Document source ▸
****************************************
51      S’agissant plus particulièrement de la procédure permettant la mise en œuvre d’un accord au niveau de l’Union, l’article 155, paragraphe 2, premier alinéa, TFUE se borne à indiquer que cette mise en œuvre prend la forme d’une décision du Conseil prise à la demande conjointe des parties signataires et sur proposition de la Commission et que le Parlement est informé.

52      Force est de constater que l’article 155, paragraphe 2, TFUE ne précise pas, de façon explicite, si, lorsqu’elle est saisie d’une demande conjointe des parties signataires tendant à la mise en œuvre d’un accord au niveau de l’Union, la Commission est tenue de soumettre au Conseil une proposition de décision en ce sens ou si, à l’inverse, elle peut refuser de présenter au Conseil une telle proposition.

53      Toutefois, les requérants soutiennent que les termes « shall be implemented » et « intervient » employés, respectivement, dans les versions anglaise et française de l’article 155, paragraphe 2, premier alinéa, TFUE créent une obligation d’agir pour la Commission. Ils se réfèrent également à la genèse de cette disposition et font valoir que, lors de la négociation du traité de Maastricht, une formulation initiale laissant une marge d’appréciation à la Commission a été remplacée, dans chacune de ces deux versions linguistiques, par une formulation impérative excluant toute marge d’appréciation.

54      À cet égard, il importe de rappeler les origines de l’actuel article 155, paragraphe 2, premier alinéa, TFUE, dont le libellé a été mis au point lors de la négociation du traité de Maastricht.

55      Dans un premier temps, la présidence luxembourgeoise a présenté, le 18 juin 1991, un projet de traité sur l’Union (CONF-UP-UEM 2008/91) créant un nouvel article, l’article 118 B, paragraphe 2, du traité CE. La version française originale de cette disposition était rédigée en ces termes : « [S]i les partenaires sociaux le souhaitent, la Commission peut présenter des propositions pour la transposition au niveau communautaire des accords [conclus par les partenaires sociaux]. »

56      Dans un deuxième temps, dans le cadre d’un groupe ad hoc du dialogue social, l’Union des confédérations des industries et des employeurs d’Europe (UNICE), la Confédération européenne des syndicats (CES) et le Centre européen des employeurs et entreprises fournissant des services publics (CEEP) ont négocié et signé, le 31 octobre 1991, un accord portant sur des propositions de rédaction de certains articles du traité en cours en négociation (ci-après l’accord du 31 octobre1991 »). Cet accord modifiait la rédaction de l’article 118 B, paragraphe 2, du traité CE envisagée par la présidence luxembourgeoise en prévoyant, pour la première fois, deux procédures distinctes et alternatives de mise en œuvre des accords conclus par les partenaires sociaux. Pour évoquer la mise en œuvre de ces accords selon l’une ou l’autre des deux procédures mentionnées au point 50 ci-dessus, les versions anglaise et française de l’accord du 31 octobre 1991 employaient, respectivement, les termes « [the] agreements […] may be realized » et « la mise en œuvre des accords […] interviendra ».
****************************************
Données fournies ▸
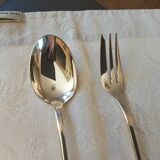 Christofle serving cutlery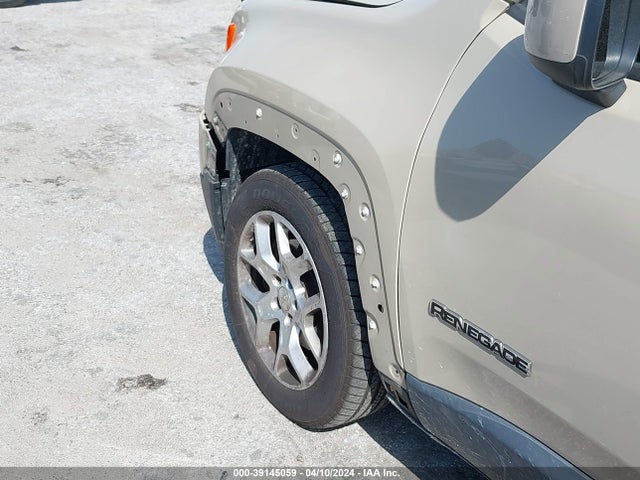 Jeep Renegade Latitude 2015 ZACCJABT9FPB45600 Image 15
****************************************
Questions à traiter ▸
(A) Répondez aux questions suivantes d'après l'extrait sur l'article 155 TFUE :
(i) À quelle date la présidence luxembourgeoise a-t-elle présenté son projet de traité sur l'Union ?
(ii) Quelles organisations ont négocié et signé l'accord du 31 octobre 1991 ?
(iii) Selon l'article 155, paragraphe 2, premier alinéa, TFUE, quelle institution est informée de la mise en œuvre d'un accord ?
(B) Recopiez à l'identique le passage de l'extrait sur l'article 155 TFUE qui s'ouvre sur les mots contenant « 53      Toutefois, les requérants » et se clôt sur « traité de Maastricht. ».
(C) Donnez la suite de l'extrait sur l'article 155 TFUE, en reprenant après sa dernière phrase.

Réponses fournies ▸
(A)
(i) Le 18 juin 1991.
(ii) L'Union des confédérations des industries et des employeurs d'Europe (UNICE), la Confédération européenne des syndicats (CES) et le Centre européen des employeurs et entreprises fournissant des services publics (CEEP).
(iii) Le Parlement.

(B)
53      Toutefois, les requérants soutiennent que les termes « shall be implemented » et « intervient » employés, respectivement, dans les versions anglaise et française de l’article 155, paragraphe 2, premier alinéa, TFUE créent une obligation d’agir pour la Commission. Ils se réfèrent également à la genèse de cette disposition et font valoir que, lors de la négociation du traité de Maastricht, une formulation initiale laissant une marge d’appréciation à la Commission a été remplacée, dans chacune de ces deux versions linguistiques, par une formulation impérative excluant toute marge d’appréciation.

54      À cet égard, il importe de rappeler les origines de l’actuel article 155, paragraphe 2, premier alinéa, TFUE, dont le libellé a été mis au point lors de la négociation du traité de Maastricht.

(C)
57      Dans un troisième temps, la proposition figurant dans l’accord du 31 octobre 1991 a été reprise, en substance, à l’article 4 de l’accord sur la politique sociale conclu entre les États membres de la Communauté européenne à l’exception du Royaume-Uni de Grande-Bretagne et d’Irlande du Nord (JO 1992, C 191, p. 91, ci-après l’« accord sur la politique sociale »), annexé au protocole (no 14) sur la politique sociale, lui-même annexé au traité CE. L’article 4, paragraphe 2, premier alinéa, de l’accord sur la politique sociale disposait que la mise en œuvre des accords conclus par les partenaires sociaux interviendrait selon l’une ou l’autre des deux procédures mentionnées au point 50 ci-dessus. En particulier, les versions anglaise et française de cette disposition comportaient, respectivement, les termes « [the a]greements […] shall be implemented » et « la mise en œuvre des accords […] intervient ». Ces termes ont ultérieurement été repris à l’article 155, paragraphe 2, premier alinéa, TFUE.

58      Il apparaît donc que, dans la rédaction envisagée au début de la négociation du traité de Maastricht, le dépôt par la Commission d’une proposition tendant à la mise en œuvre d’un accord au niveau de l’Union présentait clairement un caractère facultatif en raison de l’emploi des verbes modaux « may » dans la version anglaise et « pouvoir » dans la version française. En revanche, dans la rédaction finalement retenue à l’issue de cette négociation, ces verbes ont disparu au profit d’une formulation présentant, dans certaines versions linguistiques, un caractère impératif en raison de l’emploi du présent de l’indicatif, notamment dans la version française (« intervient »), ou du futur de l’indicatif, notamment dans la version anglaise (« shall be implemented »).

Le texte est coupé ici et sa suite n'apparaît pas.